- [What the task requires]:
The answer should consist of every record, reproduced exactly.

- [Entries supplied]:
####

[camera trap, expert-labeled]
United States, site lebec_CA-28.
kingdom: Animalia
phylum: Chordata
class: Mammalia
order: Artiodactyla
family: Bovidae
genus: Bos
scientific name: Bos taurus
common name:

####

- [Response to this task]:
[camera trap, expert-labeled]
United States, site lebec_CA-28.
kingdom: Animalia
phylum: Chordata
class: Mammalia
order: Artiodactyla
family: Bovidae
genus: Bos
scientific name: Bos taurus
common name:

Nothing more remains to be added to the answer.